Worked in Agile Scrum environments, collaborating with data engineers, analysts, and business teams to define data requirements and optimize processing workflows.
Environment: Hadoop, HDFS, Apache Spark, PySpark, Scala, Hive, Impala, Apache Flink, Apache Kafka, Apache Sqoop, Apache Flume, Apache NiFi, MapReduce, HBase, Cassandra, MongoDB, Apache Oozie, Apache Airflow, Apache Ranger, Apache Atlas, Apache Tez, YARN, Ambari, Cloudera Manager, Kerberos, Git, Jenkins, Prometheus, SQL, Python, Python, Tibco, Matillion, ETL Migration.
Client: Morgan Stanley, Chicago, IL Jun 2014 – Dec 2015
Role: Data Warehouse Developer
Responsibilities:
Created SQL Mail Agent jobs, alerts, and scheduled DTS/SSIS packages to automate recurring data processing workflows.
Managed and updated Erwin models for logical and physical data modeling of Consolidated Data Store (CDS), Actuarial Data Mart (ADM), and Reference DB to align with evolving user requirements.
Utilized TFS for version control and tracking environment-specific script deployments, ensuring consistency across database environments.
Exported current data models from Erwin to PDF format and published them on SharePoint for seamless user access and collaboration.
Developed, administered, and maintained databases, including Consolidated Data Store, Reference Database, and Actuarial Data Mart, to support enterprise data needs.

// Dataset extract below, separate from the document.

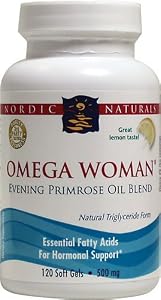 Nordic Naturals Omega Woman, 500 mg, 120 Soft Gels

Wrote and optimized triggers, stored procedures, and functions using Transact-SQL (T-SQL), ensuring efficient database operations and query performance.
Deployed scripts across multiple environments following Configuration Management and Playbook guidelines for controlled database updates.
Created and managed files and file groups, optimizing table and index structures to enhance query performance and database efficiency.
Tracked, analyzed, and resolved database-related defects using Quality Center for effective issue management and resolution.
Maintained and administered database security by managing users, roles, and permissions within SQL Server to enforce access control policies.
Environment: SQL Server 2008/2012 Enterprise Edition, SSRS, SSIS, T-SQL, Windows Server 2003, Performance Point Server 2007, Oracle 10g, Visual Studio 2010.